Roughly 10 to 20 percent of people experiencing complicated grief also have panic disorder, a condition in which one experiences spontaneous panic attacks.
Increased drug use: Substance abuse is common among those with complicated grief. This can include the harmful use of alcohol, tobacco, and illicit drugs to cope with the loss.
Physical illness: Many studies suggest that prolonged grief disorder is associated with a greater risk for medical issues, including heart disease, cancer, or high blood pressure.
Coping with complicated grief
The coping process can look different for everyone, but if you have complicated grief, experts generally recommend professional treatment. A psychiatrist, clinical social worker, or other healthcare provider (HCP) will walk you through the diagnosis process, which often includes an examination of your medical history and current symptoms, among other things. Your HCP will then recommend treatment options based on your symptoms and their severity.

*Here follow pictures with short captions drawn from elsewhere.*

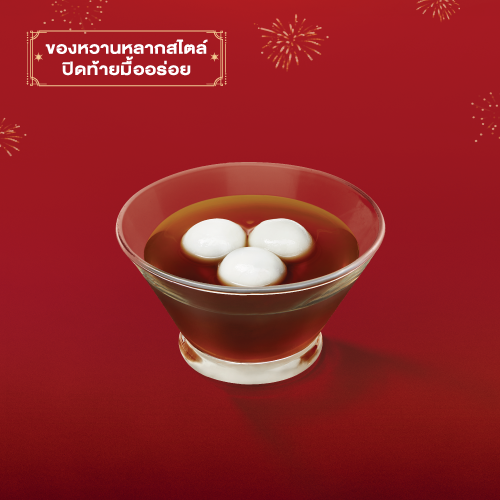 Bua Loy in Ginger Syrup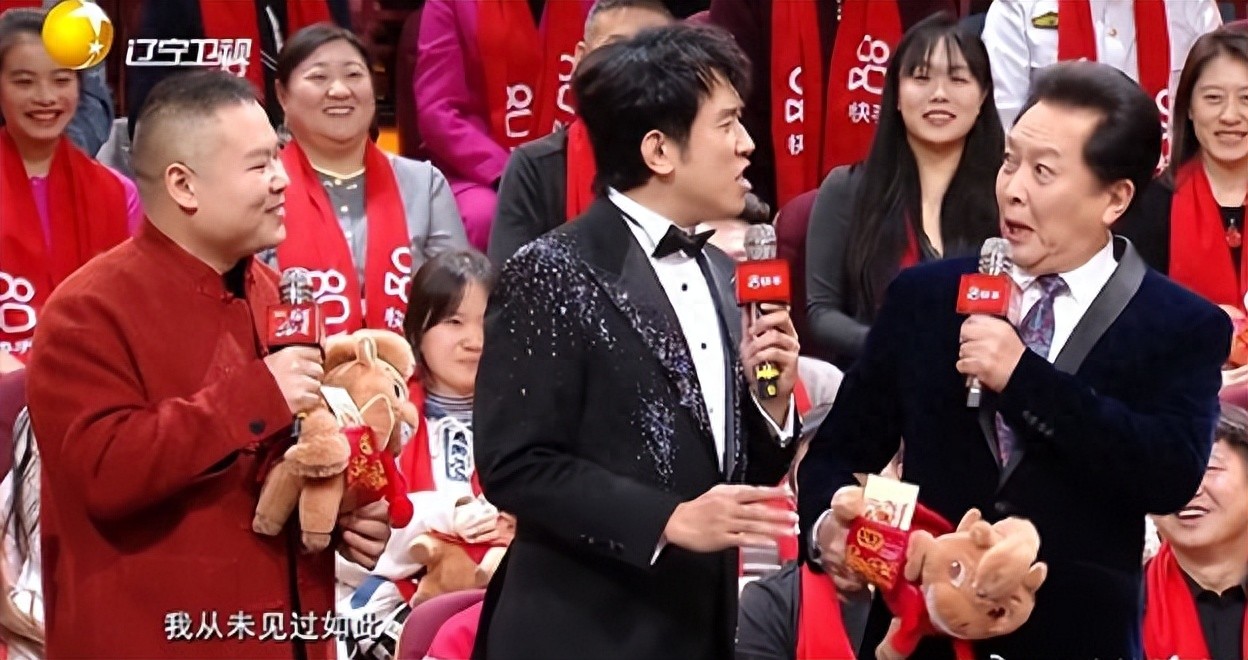 _辽宁卫视春晚歌曲_辽宁春晚最好看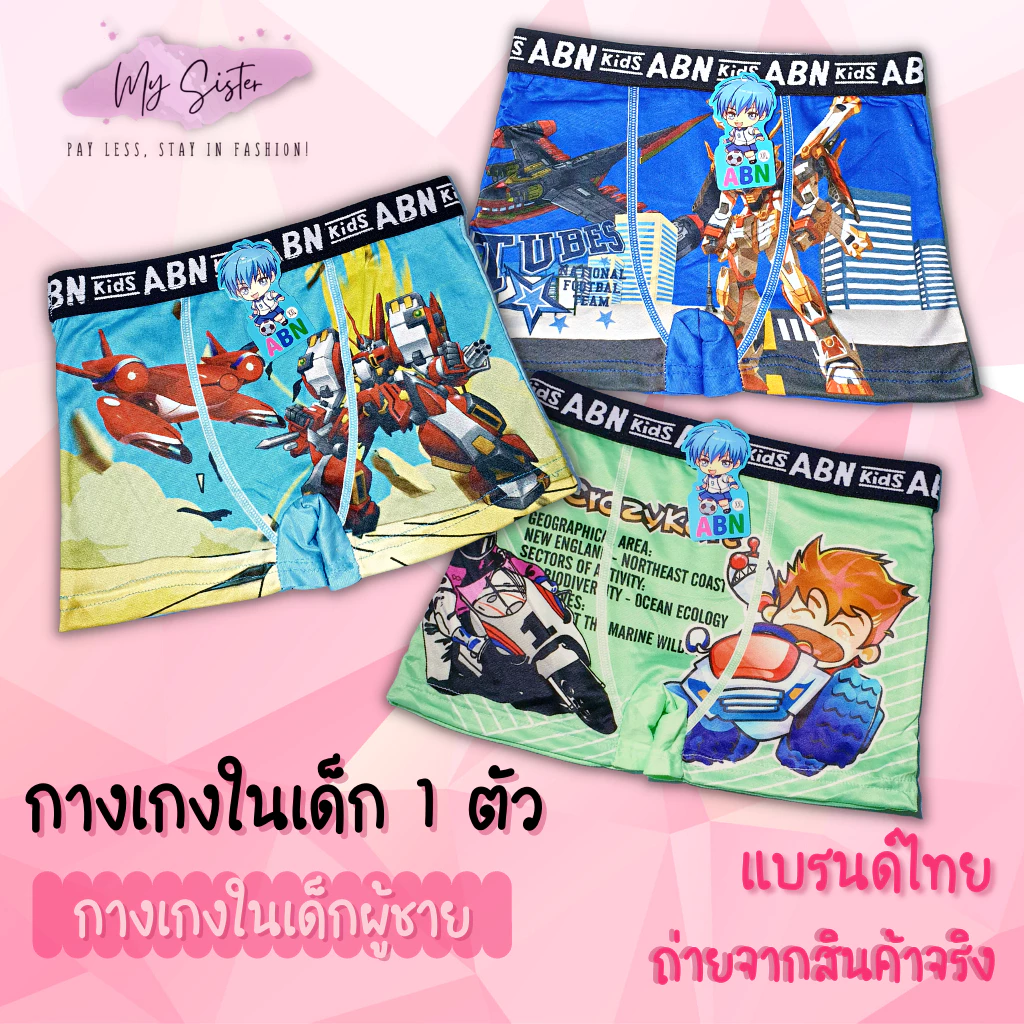กางเกงในเด็กผู้ชาย ขอบโชว์ 👦 1 ตัว คละสีคละลาย❗️ ร้านสุ่มลายให้ ลายน่ารัก ผ้านิ่ม ใส่สบาย ยืดหยุ่นดี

The first line of treatment for complicated grief is often cognitive behavioral therapy, a treatment that can be done in a one-on-one setting with a therapist, in groups, or even online. This type of therapy usually involves working through ways to change thinking and patterns of behavior.
Whether you decide to pursue individual or group counseling, Mitarotondo says you can expect to discuss the myths about grief, confront the losses you’ve experienced in your life (both past and present), learn to articulate the things you may have wanted to do differently in those situations, and develop techniques that may be helpful in addressing future grief.
“We really focus on identifying and letting go of the negative, retaining the positive and sharing those feelings in a safe environment,” she says.
In addition to counseling or therapy, Mitarotondo also recommends a technique she uses in her programs called “memorializing the loss.”
“We use the creative arts to try to honor the person or other loss and make a positive concrete symbol of the relationship in all its goodness that people can carry forward,” she says. “Participants may create a collage, decorate a stone or a heart, create a small sculpture, write and share a letter, or use another medium to make a symbol to remember and honor their loved one.”
To address any other complications stemming from grief—such as PTSD, major depression, or substance abuse—your HCP may recommend more condition-specific treatment options such as medication or rehabilitation.
Healing doesn’t mean you’ve forgotten
If you’ve lost a loved one and you’re having a hard time understanding what life will be like once you do recover from the passing, it's important to understand that healing—even from complicated grief—does not mean that you have forgotten or that you are no longer affected by your loss. But it does suggest that you've gained acceptance, which can help protect your physical, mental, and emotional well-being.